_INSTRUCTIONS TO FOLLOW_: Repeat the records from the line containing "Which among the group" through the end of the records, both ends included.
++++++++++++++++++++
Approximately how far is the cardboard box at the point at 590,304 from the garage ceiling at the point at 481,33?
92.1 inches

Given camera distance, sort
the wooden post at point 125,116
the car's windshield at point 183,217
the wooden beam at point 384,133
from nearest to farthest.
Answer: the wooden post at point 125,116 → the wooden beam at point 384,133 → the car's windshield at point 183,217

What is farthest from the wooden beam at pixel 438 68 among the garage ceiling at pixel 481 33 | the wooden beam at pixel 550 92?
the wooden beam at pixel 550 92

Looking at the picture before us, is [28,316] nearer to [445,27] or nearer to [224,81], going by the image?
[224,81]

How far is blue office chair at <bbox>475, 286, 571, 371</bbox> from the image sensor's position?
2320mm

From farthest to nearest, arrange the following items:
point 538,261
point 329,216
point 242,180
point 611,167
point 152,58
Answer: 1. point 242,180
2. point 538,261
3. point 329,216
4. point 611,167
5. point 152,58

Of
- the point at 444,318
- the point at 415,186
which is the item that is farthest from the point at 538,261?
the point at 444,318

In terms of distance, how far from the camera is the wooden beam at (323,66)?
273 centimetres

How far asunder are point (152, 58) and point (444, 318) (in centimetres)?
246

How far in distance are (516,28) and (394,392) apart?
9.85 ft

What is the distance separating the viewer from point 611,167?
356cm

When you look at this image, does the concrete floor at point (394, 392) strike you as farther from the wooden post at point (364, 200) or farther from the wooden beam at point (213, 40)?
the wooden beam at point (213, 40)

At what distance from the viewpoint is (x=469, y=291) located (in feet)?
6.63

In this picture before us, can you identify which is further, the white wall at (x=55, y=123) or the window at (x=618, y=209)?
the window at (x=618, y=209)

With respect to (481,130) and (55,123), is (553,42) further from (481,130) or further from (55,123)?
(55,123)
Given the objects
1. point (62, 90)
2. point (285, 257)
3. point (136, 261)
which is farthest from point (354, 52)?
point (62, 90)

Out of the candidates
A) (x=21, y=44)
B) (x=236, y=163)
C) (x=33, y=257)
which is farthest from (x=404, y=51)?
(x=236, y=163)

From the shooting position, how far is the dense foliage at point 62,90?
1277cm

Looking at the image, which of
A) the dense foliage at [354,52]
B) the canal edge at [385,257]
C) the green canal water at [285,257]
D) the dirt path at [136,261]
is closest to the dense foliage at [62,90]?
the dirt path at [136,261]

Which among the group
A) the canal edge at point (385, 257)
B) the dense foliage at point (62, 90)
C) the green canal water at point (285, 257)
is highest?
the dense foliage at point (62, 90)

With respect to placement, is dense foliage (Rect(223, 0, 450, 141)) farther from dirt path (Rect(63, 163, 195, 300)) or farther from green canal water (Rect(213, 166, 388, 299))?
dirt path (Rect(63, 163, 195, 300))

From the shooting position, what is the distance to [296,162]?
++++++++++++++++++++
_COMPLETED EXERCISE_:
Which among the group
A) the canal edge at point (385, 257)
B) the dense foliage at point (62, 90)
C) the green canal water at point (285, 257)
is highest?
the dense foliage at point (62, 90)

With respect to placement, is dense foliage (Rect(223, 0, 450, 141)) farther from dirt path (Rect(63, 163, 195, 300)) or farther from green canal water (Rect(213, 166, 388, 299))?
dirt path (Rect(63, 163, 195, 300))

From the shooting position, what is the distance to [296,162]?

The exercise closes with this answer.